As Lisa washed my hair I dreaded thinking how much went down the plug and I saw how much came out as she gently combed through my hair. Then my daughter took the stage. Lisa showed her how to partition my hair, hold and cut it and my daughter tentatively made the first cut. She did an amazing job and we applauded at how straight she cut the bob! That time WE will never forget. It allowed my daughter and I to take control, set a healing in process and empower us both to stare cancer in the face and say 'you will not define me, you will not beat me, you may rob me of my hair but you will not rob me of my identity!' Lisa stepped back and let my daughter cut, gently instructing her until she had finished in her own time. My daughter will tell you how therapeutic it felt, she loved doing it and being part of turning the tides on redefining a scene that could so easily have bred hopelessness and despair.

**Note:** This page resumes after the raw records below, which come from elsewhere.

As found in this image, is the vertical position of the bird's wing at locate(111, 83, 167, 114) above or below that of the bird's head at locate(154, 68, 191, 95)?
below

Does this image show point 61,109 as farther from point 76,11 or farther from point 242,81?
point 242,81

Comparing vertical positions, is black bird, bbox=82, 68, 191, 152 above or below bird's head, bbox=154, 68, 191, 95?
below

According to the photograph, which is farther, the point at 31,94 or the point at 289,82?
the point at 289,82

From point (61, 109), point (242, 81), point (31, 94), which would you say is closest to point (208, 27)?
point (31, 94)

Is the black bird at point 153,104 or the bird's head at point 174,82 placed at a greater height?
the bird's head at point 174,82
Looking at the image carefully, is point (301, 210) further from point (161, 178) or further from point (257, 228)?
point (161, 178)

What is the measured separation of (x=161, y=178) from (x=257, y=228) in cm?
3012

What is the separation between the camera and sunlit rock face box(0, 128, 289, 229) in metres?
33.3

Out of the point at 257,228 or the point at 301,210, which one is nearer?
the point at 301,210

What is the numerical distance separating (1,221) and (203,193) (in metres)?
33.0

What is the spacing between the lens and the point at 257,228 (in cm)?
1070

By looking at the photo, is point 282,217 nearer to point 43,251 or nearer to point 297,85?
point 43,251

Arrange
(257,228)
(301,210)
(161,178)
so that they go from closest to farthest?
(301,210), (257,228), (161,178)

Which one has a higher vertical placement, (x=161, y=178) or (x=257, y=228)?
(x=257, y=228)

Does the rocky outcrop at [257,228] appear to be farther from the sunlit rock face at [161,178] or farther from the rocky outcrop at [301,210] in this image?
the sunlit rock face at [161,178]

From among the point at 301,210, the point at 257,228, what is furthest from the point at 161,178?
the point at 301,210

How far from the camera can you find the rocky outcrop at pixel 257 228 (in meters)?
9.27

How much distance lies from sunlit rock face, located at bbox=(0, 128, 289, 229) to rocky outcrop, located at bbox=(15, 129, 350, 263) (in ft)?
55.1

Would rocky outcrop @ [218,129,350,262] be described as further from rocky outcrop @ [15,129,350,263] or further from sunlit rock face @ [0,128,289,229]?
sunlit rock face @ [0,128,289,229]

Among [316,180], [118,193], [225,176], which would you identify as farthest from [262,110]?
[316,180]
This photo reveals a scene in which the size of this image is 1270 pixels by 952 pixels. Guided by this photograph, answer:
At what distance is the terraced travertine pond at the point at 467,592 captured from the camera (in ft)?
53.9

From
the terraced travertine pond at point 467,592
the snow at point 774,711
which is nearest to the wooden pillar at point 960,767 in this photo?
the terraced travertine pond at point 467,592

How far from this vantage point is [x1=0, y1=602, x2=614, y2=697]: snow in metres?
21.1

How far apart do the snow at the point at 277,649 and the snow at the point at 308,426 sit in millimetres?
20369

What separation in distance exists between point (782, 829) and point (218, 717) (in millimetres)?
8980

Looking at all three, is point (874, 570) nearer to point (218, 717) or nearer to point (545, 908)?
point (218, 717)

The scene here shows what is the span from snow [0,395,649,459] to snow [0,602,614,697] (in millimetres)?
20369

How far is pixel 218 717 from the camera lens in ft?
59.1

As Lisa took over I felt utter relief - an enormous smile appeared on my face as she presented me a very chic Anne Hathaway on her iPhone wearing a very short but sophisticated hairline! 'Yep, make me into Anne!' I laughed. 'It's not going to be like this for long anyway!' There was nothing rushed about this, I didn't see my hair falling on the floor, I watched as a new frame was created around my face. After a week of feeling sick, immeasurably tired, achy, stomach cramps, swallowing countless pills, constipation drinks and sticking injections in my belly to help my failing immunity, I was suddenly consumed with energy, feeling like myself again ready to take on the world and extremely confident in my exciting new look!
We left FROGLondon, Noel's shop, an hour later from when we first stepped in, transformed in body soul and mind. As for me I have every intention of entering this hair free season confidently, empowered and drenched in fun bright coloured wigs and 'Buffwear' headwear which I rather like! Yes there will be days as I have already experienced that are vile, this disease is vile and the treatment is vile, BUT I'm not just a survivor, I'm an overcomer! Strap yourself in; this is going to be some ride!